_PROBLEM DETAILS_
Only one stretch of the listing below is wanted. Begin at the line that has "MADDE 25:İŞİN DURDURULMASI", stop after the line that has "Image for Beyonce: Before", and repeat every line in between exactly.

_STUDY MATERIAL_
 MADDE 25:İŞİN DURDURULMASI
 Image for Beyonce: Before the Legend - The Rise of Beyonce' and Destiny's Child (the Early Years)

--

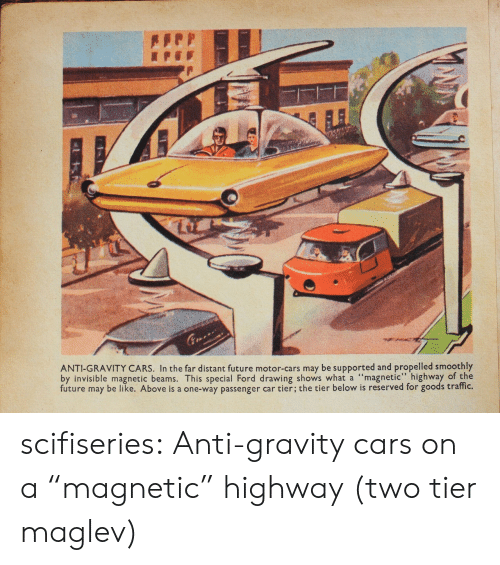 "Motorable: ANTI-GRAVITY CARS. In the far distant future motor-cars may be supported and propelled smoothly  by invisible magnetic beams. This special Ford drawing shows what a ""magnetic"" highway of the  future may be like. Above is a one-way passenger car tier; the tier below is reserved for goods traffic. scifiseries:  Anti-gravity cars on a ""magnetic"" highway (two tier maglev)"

* * *

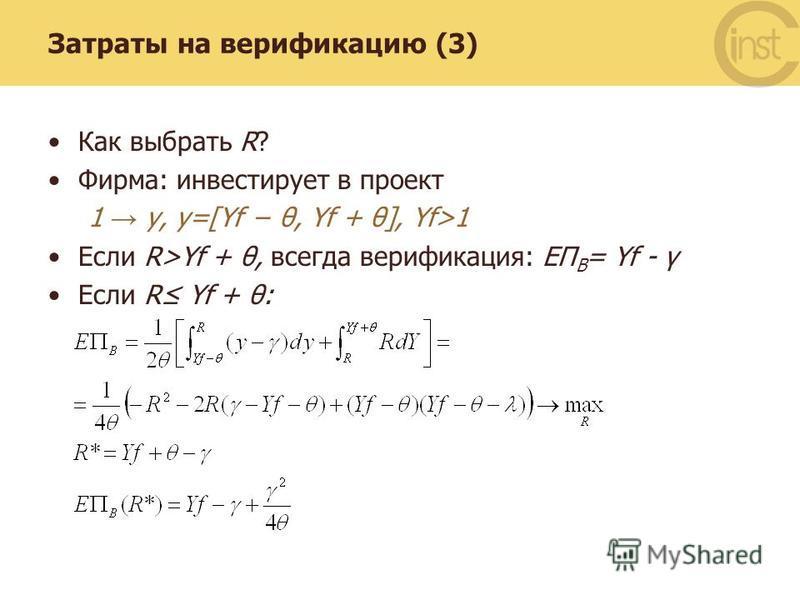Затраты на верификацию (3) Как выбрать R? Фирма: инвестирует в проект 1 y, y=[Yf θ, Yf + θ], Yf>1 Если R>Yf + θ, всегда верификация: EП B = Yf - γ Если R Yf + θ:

_SOLUTION_
 MADDE 25:İŞİN DURDURULMASI
 Image for Beyonce: Before the Legend - The Rise of Beyonce' and Destiny's Child (the Early Years)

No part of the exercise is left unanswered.